A friend forwarded me a couple of gems from a recently published text which purports to be “an Orthodox catechism for our times” and “a book with the big answers to the big questions every person asks themselves about faith, science and doubt” –
Western Christianity, in all its expressions (whether Catholic, Protestant or so-called Western Orthodox) shares the same ontological and dualistic ecclesiology. Following Plato’s dualism, Western Christianity speaks of a God outside the box and creates a church inside the box.
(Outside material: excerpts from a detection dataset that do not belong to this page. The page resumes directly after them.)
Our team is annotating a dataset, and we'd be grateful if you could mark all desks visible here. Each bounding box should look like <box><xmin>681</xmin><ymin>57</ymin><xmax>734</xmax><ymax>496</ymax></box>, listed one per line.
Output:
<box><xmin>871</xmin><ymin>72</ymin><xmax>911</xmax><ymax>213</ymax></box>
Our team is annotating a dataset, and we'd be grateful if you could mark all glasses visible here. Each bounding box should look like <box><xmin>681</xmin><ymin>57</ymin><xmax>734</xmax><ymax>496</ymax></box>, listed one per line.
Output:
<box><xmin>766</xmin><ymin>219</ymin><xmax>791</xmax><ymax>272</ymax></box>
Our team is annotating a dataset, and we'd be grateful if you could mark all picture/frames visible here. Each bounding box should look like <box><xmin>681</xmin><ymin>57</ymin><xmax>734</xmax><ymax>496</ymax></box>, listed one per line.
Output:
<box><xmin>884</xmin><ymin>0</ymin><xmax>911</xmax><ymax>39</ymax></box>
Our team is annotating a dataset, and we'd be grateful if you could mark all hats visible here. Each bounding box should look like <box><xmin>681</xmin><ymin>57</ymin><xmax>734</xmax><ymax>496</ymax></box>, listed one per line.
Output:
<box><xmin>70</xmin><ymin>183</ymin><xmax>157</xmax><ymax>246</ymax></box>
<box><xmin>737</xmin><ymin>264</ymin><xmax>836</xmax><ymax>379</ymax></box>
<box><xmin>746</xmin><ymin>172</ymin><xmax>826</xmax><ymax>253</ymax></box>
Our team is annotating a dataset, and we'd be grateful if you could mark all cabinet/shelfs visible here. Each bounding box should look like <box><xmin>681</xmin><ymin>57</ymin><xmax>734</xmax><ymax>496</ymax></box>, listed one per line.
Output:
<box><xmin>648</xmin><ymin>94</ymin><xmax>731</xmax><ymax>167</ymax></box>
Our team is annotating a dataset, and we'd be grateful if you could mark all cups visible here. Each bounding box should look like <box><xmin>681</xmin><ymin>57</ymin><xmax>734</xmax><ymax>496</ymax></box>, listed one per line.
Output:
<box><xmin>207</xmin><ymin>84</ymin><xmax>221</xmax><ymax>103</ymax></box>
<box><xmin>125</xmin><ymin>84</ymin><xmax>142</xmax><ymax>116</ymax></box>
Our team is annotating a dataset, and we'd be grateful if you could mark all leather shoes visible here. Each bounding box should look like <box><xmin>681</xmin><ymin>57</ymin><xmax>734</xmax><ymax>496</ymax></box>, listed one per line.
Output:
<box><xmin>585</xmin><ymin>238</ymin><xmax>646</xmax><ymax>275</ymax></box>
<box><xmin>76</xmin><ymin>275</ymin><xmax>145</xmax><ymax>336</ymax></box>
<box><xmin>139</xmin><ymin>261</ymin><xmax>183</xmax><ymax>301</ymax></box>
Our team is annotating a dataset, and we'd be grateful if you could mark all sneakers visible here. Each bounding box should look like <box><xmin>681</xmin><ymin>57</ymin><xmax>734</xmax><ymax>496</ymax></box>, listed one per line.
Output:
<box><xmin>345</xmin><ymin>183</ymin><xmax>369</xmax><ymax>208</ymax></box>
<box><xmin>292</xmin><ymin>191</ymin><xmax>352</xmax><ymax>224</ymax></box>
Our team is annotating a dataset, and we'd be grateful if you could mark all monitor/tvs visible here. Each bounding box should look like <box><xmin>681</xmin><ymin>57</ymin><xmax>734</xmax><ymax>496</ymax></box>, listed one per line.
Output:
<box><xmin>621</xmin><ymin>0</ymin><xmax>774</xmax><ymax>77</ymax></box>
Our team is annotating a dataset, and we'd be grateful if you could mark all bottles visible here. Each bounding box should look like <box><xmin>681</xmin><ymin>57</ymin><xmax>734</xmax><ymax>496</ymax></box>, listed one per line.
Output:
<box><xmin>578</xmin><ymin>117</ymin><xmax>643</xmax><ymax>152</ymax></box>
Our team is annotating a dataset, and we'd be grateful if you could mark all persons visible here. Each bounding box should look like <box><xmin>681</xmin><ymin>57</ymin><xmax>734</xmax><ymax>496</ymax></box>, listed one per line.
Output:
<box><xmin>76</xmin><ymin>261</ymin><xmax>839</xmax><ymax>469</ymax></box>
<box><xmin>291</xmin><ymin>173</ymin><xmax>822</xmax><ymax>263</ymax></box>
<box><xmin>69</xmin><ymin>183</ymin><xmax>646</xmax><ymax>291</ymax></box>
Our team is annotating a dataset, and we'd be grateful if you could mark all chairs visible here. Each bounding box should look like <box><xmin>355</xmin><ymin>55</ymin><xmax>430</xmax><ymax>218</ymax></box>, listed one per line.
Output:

For the West, the Kingdom of God exists in heaven, but it is men who create the Kingdom of God on earth.
Western worship, regardless of whether it is Catholic, Protestant or Western Orthodox so-called, is man-made.
I can think of no better example of the kind of pseudo-intellectual pablum that David Bentley Hart identifies as “something of a cottage industry in the Orthodox Church—especially among converts—to discover and ‘market’ ever newer ancient differences between Eastern and Western Christian theology, morality, devotion, spirituality, politics, cuisine, or whatever else one can think of.”
Or, as I’ve seen it called somewhere on the net, “Pop Byzantine.”
I’m told the back cover of this exciting new book bears the endorsement of Orthodox bishops. Kyrie eleison.
P.S. I’m also told that the author, a former Baptist seminarian, seems to be enamored of biblical higher criticism, e.g. the tired old “documentary hypothesis.” What such late 19th century unbelieving German protestant blather has to do with Orthodox Christian catechesis is beyond me. “Western captivity” indeed.